#### [What the task asks]
Write out all of the records below word for word, keeping every line unchanged.

#### [Given entries]
[Start]
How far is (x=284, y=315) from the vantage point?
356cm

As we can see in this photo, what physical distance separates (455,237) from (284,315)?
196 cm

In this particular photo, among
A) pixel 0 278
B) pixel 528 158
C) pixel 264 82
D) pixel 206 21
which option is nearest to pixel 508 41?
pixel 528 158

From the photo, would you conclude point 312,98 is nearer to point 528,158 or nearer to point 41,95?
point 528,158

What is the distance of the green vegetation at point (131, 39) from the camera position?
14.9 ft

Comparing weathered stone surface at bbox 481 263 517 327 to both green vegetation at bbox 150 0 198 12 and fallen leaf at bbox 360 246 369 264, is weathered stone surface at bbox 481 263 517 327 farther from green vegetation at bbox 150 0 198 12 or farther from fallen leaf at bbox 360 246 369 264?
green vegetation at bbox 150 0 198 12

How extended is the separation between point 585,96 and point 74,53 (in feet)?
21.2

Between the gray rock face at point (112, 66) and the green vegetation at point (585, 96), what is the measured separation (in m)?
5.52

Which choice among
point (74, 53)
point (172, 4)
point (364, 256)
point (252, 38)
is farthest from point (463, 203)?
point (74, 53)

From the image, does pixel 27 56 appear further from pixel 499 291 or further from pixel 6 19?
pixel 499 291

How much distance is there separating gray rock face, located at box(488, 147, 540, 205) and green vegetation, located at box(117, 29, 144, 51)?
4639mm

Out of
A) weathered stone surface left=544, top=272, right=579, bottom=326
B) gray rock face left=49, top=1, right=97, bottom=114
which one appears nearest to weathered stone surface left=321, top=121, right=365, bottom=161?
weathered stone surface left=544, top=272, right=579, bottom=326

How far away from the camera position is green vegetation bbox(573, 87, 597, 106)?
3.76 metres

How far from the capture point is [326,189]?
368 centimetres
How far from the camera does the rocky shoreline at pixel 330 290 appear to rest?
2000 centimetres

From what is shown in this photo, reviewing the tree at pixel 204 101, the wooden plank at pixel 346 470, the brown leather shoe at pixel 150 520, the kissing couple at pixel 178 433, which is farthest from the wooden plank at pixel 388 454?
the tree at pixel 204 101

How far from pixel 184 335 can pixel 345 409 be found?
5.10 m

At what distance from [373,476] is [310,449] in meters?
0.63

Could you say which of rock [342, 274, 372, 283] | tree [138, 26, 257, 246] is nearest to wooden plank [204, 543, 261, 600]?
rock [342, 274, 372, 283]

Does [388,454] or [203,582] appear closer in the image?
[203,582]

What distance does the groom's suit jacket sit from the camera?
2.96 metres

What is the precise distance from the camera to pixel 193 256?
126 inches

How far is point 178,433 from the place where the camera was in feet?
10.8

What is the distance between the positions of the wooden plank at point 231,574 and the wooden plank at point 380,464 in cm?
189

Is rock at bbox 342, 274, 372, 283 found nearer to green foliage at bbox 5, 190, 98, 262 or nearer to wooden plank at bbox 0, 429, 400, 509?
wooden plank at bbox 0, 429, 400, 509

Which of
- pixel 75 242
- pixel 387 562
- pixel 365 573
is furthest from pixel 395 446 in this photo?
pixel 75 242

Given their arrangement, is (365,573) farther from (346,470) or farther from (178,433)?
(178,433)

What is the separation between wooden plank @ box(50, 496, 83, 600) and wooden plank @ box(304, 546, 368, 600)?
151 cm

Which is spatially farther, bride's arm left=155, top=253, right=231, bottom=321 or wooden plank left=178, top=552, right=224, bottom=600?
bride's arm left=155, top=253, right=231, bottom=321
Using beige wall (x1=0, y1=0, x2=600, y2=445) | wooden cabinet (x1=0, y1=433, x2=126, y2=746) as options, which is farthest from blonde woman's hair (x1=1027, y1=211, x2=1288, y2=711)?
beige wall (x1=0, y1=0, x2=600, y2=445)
[End]
#### [Solution]
How far is (x=284, y=315) from the vantage point?
356cm

As we can see in this photo, what physical distance separates (455,237) from (284,315)?
196 cm

In this particular photo, among
A) pixel 0 278
B) pixel 528 158
C) pixel 264 82
D) pixel 206 21
which option is nearest to pixel 508 41?
pixel 528 158

From the photo, would you conclude point 312,98 is nearer to point 528,158 or nearer to point 41,95?
point 528,158

What is the distance of the green vegetation at point (131, 39) from the camera position?
14.9 ft

Comparing weathered stone surface at bbox 481 263 517 327 to both green vegetation at bbox 150 0 198 12 and fallen leaf at bbox 360 246 369 264, is weathered stone surface at bbox 481 263 517 327 farther from green vegetation at bbox 150 0 198 12 or farther from fallen leaf at bbox 360 246 369 264?
green vegetation at bbox 150 0 198 12

How extended is the separation between point 585,96 and point 74,53 (in feet)?
21.2

Between the gray rock face at point (112, 66) and the green vegetation at point (585, 96), what is the measured separation (in m)?
5.52

Which choice among
point (74, 53)
point (172, 4)
point (364, 256)
point (252, 38)
is farthest from point (463, 203)?
point (74, 53)

From the image, does pixel 27 56 appear further from pixel 499 291 or further from pixel 6 19?
pixel 499 291

How much distance is there separating gray rock face, located at box(488, 147, 540, 205) and green vegetation, located at box(117, 29, 144, 51)?
4639mm

Out of
A) weathered stone surface left=544, top=272, right=579, bottom=326
B) gray rock face left=49, top=1, right=97, bottom=114
which one appears nearest to weathered stone surface left=321, top=121, right=365, bottom=161?
weathered stone surface left=544, top=272, right=579, bottom=326

How far away from the camera position is green vegetation bbox(573, 87, 597, 106)?
3.76 metres

How far from the capture point is [326,189]?
368 centimetres
How far from the camera does the rocky shoreline at pixel 330 290 appear to rest?
2000 centimetres

From what is shown in this photo, reviewing the tree at pixel 204 101, the wooden plank at pixel 346 470, the brown leather shoe at pixel 150 520, the kissing couple at pixel 178 433, which is farthest from the wooden plank at pixel 388 454?
the tree at pixel 204 101

How far from pixel 184 335 can pixel 345 409 be found?
5.10 m

At what distance from [373,476] is [310,449] in meters?
0.63

Could you say which of rock [342, 274, 372, 283] | tree [138, 26, 257, 246] is nearest to wooden plank [204, 543, 261, 600]?
rock [342, 274, 372, 283]

Does [388,454] or [203,582] appear closer in the image?
[203,582]

What distance does the groom's suit jacket sit from the camera?
2.96 metres

What is the precise distance from the camera to pixel 193 256?
126 inches

How far is point 178,433 from the place where the camera was in feet?
10.8

What is the distance between the positions of the wooden plank at point 231,574 and the wooden plank at point 380,464 in cm?
189

Is rock at bbox 342, 274, 372, 283 found nearer to green foliage at bbox 5, 190, 98, 262 or nearer to wooden plank at bbox 0, 429, 400, 509?
wooden plank at bbox 0, 429, 400, 509

Which of
- pixel 75 242
- pixel 387 562
- pixel 365 573
is furthest from pixel 395 446 in this photo?
pixel 75 242

Given their arrangement, is (365,573) farther from (346,470) or farther from (178,433)?
(178,433)

What is the separation between wooden plank @ box(50, 496, 83, 600) and wooden plank @ box(304, 546, 368, 600)?
151 cm

Which is spatially farther, bride's arm left=155, top=253, right=231, bottom=321 or wooden plank left=178, top=552, right=224, bottom=600?
bride's arm left=155, top=253, right=231, bottom=321
Using beige wall (x1=0, y1=0, x2=600, y2=445) | wooden cabinet (x1=0, y1=433, x2=126, y2=746) as options, which is farthest from blonde woman's hair (x1=1027, y1=211, x2=1288, y2=711)?
beige wall (x1=0, y1=0, x2=600, y2=445)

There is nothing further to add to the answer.